- The Amazing Extraordinary Friends Intertitle
- Created by: Stephen Campbell
- Starring: Carl Dixon Hannah Marshall David McPhail
- Country of origin: New Zealand
- No. of seasons: 3
- No. of episodes: 40

Production
- Executive producer: Stephen Campbell
- Producers: John Harris, Matt McPhail
- Running time: 30 minutes (including adverts)

Original release
- Network: TV2 (TVNZ)
- Release: 7 July 2007 – January 2011

= The Amazing Extraordinary Friends =

The Amazing Extraordinary Friends is a New Zealand superhero television series featuring the adventures of a modern-day superhero teenage boy and his friends.

The protagonist is a teenage boy called Ben Wilson who finds out about a superhero insignia which gives him powers. He has difficulty with them, especially flight and using eye lasers at first, but soon learns to control them fairly well. His grandfather is also a superhero, and this is how he comes to acquire the insignia. His mother hates all the superhero business going on for the sake of safety, but his father and stepfather both encourage him, his father being the previous superhero in Ben's position, Captain Xtraordinary or simply Captain X, and his stepfather being the son of a supervillain, The Comedian. The position, it is found out in the show, has been held by many heroes in the past.

The villains in the series are Nemesis, a group led by an old villain and a recently converted hero, Ice, who used to be Blaze in her former era working alongside the former Captain X. The Nemesis group operate in a skyscraper office block known as Nemesis Headquarters and use computers, suggesting they have updated since the old times. A loose idea of a "new age of superheroes" is suggested throughout the series. They use stormtroopers with skull-like masks and breathing apparatus. The Nemesis group have many villains under their wing and it is run by Renfield, the main villain in the series whom Ice assists in his constant plan to get the insignia.

## Provided material:
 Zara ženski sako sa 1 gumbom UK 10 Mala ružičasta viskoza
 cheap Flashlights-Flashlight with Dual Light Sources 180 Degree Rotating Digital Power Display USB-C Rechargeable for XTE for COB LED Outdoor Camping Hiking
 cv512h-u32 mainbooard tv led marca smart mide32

## Complete the following:
1. From the article on The Amazing Extraordinary Friends, reproduce the part that opens with the words containing "- The Amazing" and closes with "minutes (including adverts)".
2. Answer these questions using the article on The Amazing Extraordinary Friends:
(a) On which network was the series originally released?
(b) What is the name of the supervillain whose son is Ben's stepfather?
(c) Who runs the Nemesis group?
3. Carry on the article on The Amazing Extraordinary Friends, starting right after its final sentence.

## Exercise responses:
1.
- The Amazing Extraordinary Friends Intertitle
- Created by: Stephen Campbell
- Starring: Carl Dixon Hannah Marshall David McPhail
- Country of origin: New Zealand
- No. of seasons: 3
- No. of episodes: 40

Production
- Executive producer: Stephen Campbell
- Producers: John Harris, Matt McPhail
- Running time: 30 minutes (including adverts)

2.
(a) TV2 (TVNZ)
(b) The Comedian
(c) Renfield

3.
Ben Wilson and his friends attend City Central College, run by Principal Locum. At school Ben and his friends are bullied. Often the plot will involve the school or an event at it.

The plot generally involves the insignia, the main target for possession by Nemesis. It is discovered in the series that the power giving insignia, which merges with a person's chest and, in the case of Captain Xtraordinary, creates a costume as well, is made of Unobtainium, a highly unstable element created by an exiled university scientist. Unobtainium can also, it is discovered, power a ready-made suit. The insignia was created using the Unobtainium, which only existed naturally during a short period after the creation of the universe. Aliens claim to have made it and these resemble humans, even using English as their language of choice.

The show uses several minor devices from the classic superhero/supervillain genre, including tags like Nemesis Headquarters or Ben Wilson's House in the same manner as in changing a location in a comic book. Also background music and sound accompaniment is often done in the style of animated superhero series.

The series is set in a fictional city called City Central, filmed in Auckland.

It is currently being shown on ABC television in Australia on weekdays at 5:50 pm. In America, the show airs on Universal Kids.

Season 3 was shot in 2008 but was not shown until 2010.

The Wired Chronicles, an online miniseries based on the show, is currently available to view on TVNZ on demand. Another online miniseries, Origins, is also planned.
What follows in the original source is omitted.